The Federal Reserve’s Latest Economic Measure and Inflation Trends

The Federal Reserve’s Latest Economic Measure and Inflation Trends

The latest economic measure released by the Federal Reserve indicates that inflation during May has slowed down significantly, reaching its lowest annual rate in over three years. The core personal consumption expenditures price index saw a modest increase of just 0.1% for the month, while it was up 2.6% from a year ago. This figure represents a decrease of 0.2 percentage point from the previous month’s level, as per the Commerce Department report. Notably, both of these numbers were in line with the Dow Jones estimates.
This decline in inflation marks the lowest annual rate since March 2021 when inflation surpassed the Fed’s 2% target for the first time in the economic cycle. Additionally, when including food and energy prices, headline inflation remained flat for the month and was also up 2.6% on an annual basis, meeting expectations.

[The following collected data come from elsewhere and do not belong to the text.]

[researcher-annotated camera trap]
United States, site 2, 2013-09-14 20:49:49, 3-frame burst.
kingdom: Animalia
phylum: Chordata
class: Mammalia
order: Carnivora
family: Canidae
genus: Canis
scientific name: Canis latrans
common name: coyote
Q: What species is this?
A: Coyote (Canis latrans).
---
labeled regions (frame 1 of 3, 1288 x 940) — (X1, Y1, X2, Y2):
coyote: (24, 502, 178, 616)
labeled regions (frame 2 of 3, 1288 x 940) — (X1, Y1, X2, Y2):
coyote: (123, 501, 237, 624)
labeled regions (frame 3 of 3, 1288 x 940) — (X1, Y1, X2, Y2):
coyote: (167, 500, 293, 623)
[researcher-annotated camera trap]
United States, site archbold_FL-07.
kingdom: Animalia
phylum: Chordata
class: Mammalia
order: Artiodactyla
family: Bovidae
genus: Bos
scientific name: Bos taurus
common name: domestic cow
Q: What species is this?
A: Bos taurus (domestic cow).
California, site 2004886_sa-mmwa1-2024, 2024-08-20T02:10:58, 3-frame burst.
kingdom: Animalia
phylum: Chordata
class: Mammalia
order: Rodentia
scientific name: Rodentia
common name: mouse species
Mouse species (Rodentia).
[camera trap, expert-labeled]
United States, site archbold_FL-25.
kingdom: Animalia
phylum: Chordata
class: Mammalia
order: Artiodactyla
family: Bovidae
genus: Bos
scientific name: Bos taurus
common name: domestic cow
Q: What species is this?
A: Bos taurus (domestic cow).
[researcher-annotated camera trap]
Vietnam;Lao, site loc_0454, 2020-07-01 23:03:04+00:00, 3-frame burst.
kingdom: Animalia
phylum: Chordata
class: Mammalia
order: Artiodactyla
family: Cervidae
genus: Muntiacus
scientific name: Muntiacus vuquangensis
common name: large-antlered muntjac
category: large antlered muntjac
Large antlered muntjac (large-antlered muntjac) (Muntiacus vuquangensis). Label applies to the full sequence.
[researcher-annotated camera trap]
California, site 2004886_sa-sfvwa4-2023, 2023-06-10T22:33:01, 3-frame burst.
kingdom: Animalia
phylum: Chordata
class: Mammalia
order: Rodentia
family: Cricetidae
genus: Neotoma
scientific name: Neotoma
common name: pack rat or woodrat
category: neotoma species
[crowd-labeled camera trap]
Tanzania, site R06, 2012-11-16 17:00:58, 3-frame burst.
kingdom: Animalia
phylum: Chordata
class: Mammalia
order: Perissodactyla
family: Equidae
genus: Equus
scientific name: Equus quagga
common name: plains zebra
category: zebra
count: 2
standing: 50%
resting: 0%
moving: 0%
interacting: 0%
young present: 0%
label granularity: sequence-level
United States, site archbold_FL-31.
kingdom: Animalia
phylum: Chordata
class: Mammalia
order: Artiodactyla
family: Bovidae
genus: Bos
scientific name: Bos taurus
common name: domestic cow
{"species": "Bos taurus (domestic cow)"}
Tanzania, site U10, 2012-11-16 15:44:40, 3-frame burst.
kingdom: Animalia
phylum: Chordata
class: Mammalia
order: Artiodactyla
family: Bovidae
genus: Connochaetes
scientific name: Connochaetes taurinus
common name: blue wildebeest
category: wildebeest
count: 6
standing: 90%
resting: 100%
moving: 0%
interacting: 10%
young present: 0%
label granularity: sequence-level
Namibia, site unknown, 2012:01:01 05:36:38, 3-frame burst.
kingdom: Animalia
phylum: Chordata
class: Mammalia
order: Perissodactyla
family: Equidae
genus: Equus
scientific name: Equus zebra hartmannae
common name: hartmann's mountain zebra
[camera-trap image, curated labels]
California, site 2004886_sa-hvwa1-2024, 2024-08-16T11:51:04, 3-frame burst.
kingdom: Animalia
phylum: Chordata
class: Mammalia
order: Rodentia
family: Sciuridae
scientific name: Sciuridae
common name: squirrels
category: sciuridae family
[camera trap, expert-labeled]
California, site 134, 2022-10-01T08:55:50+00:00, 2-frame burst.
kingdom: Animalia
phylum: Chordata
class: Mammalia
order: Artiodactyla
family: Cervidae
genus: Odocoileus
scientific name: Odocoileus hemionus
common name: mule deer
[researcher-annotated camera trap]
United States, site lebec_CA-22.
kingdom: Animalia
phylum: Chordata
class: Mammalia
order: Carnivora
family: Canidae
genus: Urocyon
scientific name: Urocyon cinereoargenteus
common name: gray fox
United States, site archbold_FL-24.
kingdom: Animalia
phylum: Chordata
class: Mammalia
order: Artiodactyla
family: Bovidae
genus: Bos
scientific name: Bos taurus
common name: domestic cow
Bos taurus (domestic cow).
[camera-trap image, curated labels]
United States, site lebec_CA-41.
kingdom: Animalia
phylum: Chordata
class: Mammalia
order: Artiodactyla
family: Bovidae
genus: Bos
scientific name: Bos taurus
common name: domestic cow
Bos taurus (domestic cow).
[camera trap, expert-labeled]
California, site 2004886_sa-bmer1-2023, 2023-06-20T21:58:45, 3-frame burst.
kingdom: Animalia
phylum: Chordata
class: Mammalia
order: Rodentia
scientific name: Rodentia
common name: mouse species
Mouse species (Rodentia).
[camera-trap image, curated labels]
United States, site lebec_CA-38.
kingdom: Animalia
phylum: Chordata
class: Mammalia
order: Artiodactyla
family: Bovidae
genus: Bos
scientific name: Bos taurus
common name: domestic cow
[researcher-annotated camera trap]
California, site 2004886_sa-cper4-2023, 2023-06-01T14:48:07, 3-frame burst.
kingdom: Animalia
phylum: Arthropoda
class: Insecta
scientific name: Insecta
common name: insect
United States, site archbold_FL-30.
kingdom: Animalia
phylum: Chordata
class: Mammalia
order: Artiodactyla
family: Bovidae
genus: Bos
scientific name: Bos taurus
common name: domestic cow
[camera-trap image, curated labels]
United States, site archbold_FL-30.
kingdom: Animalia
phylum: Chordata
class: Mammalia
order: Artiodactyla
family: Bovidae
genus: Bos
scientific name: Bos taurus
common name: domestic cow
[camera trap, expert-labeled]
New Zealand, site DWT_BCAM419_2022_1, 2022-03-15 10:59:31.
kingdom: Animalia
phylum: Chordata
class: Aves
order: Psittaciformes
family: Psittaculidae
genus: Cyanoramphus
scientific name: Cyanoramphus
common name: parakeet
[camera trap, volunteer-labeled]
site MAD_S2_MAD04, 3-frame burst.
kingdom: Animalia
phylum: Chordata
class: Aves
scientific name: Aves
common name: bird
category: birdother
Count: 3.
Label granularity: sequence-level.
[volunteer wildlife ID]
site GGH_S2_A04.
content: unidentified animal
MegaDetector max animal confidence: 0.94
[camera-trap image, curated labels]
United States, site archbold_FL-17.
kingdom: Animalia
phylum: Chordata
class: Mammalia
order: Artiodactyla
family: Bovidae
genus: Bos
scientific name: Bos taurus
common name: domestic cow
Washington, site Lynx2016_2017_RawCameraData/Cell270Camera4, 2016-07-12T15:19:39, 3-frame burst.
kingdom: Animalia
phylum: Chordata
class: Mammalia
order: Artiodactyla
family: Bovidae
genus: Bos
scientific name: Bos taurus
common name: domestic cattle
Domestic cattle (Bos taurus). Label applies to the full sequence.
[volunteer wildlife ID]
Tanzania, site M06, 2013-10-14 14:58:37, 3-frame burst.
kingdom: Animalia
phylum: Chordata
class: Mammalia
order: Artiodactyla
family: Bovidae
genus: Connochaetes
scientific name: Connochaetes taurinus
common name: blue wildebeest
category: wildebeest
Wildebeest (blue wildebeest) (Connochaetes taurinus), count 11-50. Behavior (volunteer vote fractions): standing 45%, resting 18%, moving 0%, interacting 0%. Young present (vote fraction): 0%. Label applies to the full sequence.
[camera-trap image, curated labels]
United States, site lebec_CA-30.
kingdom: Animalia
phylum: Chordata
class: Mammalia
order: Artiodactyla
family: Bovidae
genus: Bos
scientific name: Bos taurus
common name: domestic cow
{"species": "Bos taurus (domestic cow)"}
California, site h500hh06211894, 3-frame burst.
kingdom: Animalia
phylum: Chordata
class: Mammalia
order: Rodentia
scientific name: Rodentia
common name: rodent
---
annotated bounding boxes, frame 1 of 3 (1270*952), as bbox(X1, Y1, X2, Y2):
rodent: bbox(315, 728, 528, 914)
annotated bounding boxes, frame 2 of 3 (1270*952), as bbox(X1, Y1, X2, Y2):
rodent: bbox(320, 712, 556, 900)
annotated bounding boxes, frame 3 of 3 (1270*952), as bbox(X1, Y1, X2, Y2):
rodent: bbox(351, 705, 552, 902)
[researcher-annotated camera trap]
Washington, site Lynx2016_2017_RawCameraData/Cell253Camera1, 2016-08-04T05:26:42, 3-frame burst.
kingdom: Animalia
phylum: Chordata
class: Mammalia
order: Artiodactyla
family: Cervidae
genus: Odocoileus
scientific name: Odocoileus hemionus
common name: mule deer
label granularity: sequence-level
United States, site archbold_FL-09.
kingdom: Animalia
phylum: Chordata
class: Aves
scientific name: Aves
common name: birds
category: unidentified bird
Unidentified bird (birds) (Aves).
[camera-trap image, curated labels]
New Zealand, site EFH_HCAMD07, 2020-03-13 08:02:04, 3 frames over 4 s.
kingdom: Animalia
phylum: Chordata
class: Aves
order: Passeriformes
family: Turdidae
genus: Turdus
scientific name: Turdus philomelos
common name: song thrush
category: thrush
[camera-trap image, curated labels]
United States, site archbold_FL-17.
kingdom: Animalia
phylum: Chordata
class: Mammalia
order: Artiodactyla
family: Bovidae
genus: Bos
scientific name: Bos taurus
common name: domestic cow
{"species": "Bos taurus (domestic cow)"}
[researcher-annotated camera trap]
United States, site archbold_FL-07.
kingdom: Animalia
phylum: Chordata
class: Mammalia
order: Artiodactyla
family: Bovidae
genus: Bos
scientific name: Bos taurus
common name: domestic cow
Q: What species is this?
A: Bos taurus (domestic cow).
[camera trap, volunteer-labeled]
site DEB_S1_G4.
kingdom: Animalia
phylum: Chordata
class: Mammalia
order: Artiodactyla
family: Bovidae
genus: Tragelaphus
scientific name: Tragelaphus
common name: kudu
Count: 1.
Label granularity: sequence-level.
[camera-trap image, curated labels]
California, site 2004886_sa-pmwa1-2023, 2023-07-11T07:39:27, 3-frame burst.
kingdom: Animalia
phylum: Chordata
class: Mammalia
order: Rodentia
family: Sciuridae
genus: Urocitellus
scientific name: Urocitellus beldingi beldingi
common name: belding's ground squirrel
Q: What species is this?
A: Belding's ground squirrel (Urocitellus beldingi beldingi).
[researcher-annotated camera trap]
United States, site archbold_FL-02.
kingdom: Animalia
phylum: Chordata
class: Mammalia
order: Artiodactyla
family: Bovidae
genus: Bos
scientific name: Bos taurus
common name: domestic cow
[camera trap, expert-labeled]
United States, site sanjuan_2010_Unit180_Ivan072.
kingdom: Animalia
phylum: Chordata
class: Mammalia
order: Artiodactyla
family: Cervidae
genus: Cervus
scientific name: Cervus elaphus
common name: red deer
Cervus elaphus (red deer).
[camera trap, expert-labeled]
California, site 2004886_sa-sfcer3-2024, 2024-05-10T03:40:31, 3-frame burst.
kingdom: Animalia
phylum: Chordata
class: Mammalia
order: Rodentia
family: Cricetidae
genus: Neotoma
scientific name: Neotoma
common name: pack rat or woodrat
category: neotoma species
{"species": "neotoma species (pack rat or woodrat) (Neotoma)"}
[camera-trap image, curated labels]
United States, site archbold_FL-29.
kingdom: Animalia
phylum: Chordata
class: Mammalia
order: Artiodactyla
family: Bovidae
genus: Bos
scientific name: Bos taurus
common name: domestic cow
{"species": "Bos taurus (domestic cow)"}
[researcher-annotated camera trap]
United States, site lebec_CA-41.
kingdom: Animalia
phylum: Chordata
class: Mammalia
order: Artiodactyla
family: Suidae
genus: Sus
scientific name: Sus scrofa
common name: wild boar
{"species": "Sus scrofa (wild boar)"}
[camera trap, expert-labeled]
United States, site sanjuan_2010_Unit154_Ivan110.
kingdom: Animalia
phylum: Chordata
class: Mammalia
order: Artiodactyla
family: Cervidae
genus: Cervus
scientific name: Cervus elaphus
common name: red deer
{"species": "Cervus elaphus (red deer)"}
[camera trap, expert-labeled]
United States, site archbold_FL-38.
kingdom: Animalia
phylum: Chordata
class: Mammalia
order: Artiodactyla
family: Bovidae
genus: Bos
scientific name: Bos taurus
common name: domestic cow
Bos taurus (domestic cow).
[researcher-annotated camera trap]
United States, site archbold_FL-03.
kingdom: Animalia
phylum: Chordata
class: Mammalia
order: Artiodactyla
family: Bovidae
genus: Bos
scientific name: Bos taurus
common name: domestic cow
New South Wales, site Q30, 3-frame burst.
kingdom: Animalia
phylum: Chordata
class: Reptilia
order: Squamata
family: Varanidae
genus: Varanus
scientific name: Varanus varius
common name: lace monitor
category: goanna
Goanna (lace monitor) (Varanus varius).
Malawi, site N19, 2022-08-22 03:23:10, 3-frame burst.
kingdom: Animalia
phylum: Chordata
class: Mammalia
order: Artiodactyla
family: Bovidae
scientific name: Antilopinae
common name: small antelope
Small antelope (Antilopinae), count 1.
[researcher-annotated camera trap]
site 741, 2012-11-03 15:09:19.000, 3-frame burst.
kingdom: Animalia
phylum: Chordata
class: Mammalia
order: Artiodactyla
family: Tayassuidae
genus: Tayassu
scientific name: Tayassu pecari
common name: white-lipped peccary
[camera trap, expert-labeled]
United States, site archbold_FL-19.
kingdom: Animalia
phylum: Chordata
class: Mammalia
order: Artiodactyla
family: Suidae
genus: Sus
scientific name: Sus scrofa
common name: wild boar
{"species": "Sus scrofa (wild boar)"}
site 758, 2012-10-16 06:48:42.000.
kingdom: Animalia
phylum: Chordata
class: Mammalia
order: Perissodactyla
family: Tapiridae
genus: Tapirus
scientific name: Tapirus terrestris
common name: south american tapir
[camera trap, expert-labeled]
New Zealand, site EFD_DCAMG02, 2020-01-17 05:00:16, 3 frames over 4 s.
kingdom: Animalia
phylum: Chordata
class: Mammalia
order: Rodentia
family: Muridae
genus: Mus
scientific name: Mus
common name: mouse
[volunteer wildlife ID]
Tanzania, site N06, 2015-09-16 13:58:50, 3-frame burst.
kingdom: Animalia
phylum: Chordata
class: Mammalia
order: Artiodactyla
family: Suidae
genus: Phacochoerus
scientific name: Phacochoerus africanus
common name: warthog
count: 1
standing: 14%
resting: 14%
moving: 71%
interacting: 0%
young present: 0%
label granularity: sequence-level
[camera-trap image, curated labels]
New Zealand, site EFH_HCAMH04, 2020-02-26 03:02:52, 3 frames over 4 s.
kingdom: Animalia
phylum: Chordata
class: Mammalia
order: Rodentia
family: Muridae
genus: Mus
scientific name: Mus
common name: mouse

Aside from inflation, the Bureau of Economic Analysis report revealed that personal income saw a stronger increase of 0.5% on the month, exceeding the 0.4% estimate. However, consumer spending only rose by 0.2%, falling short of the 0.3% forecasted growth. Prices during the month were kept in check due to a 0.4% decline in goods prices and a significant 2.1% drop in energy prices. This decline was offset by a 0.2% increase in services and a 0.1% gain in food prices. Despite these fluctuations, housing prices continued to rise steadily, increasing by 0.4% for the fourth consecutive month.
Shelter-related costs have proven to be more resilient than expected by Federal Reserve officials, contributing to the central bank’s decision to hold off on reducing interest rates as anticipated earlier this year.

Following the release of the economic data, stock market futures showed modest positivity while Treasury yields were negative on the session. Investors have been closely monitoring the Federal Reserve’s stance on interest rates for the year and have adjusted their expectations accordingly. Initially, there were speculations of at least six rate cuts in 2024, but the current projections only foresee two rate reductions, starting in September. During their June meeting, Fed officials had indicated the possibility of a single rate cut this year.
Seema Shah, Chief Global Strategist at Principal Asset Management, stated that the lack of surprise in the latest PCE numbers is a relief and it will be welcomed by the Fed. However, the overall policy path remains uncertain, and a further deceleration in inflation coupled with evidence of a softening labor market will be crucial in paving the way for a rate cut in September.

The Federal Reserve’s target inflation rate stands at 2%, and after initially dismissing rising prices as transitory effects of the Covid pandemic, the central bank began raising interest rates in March 2022. The last rate hike took place in July 2023, bringing the benchmark overnight borrowing level to a range of 5.25%-5.50%, the highest in over two decades. Despite this aggressive monetary tightening, recent economic data suggests that the economy has been resilient.
Gross domestic product (GDP) saw a 1.4% annualized rate growth in the first quarter and is projected to increase by 2.7% in the second quarter, according to the Atlanta Fed. While there have been some signs of strain in the labor market, with continuing jobless claims reaching their highest level since November 2021, the unemployment rate remains at 4%, relatively low by historical standards.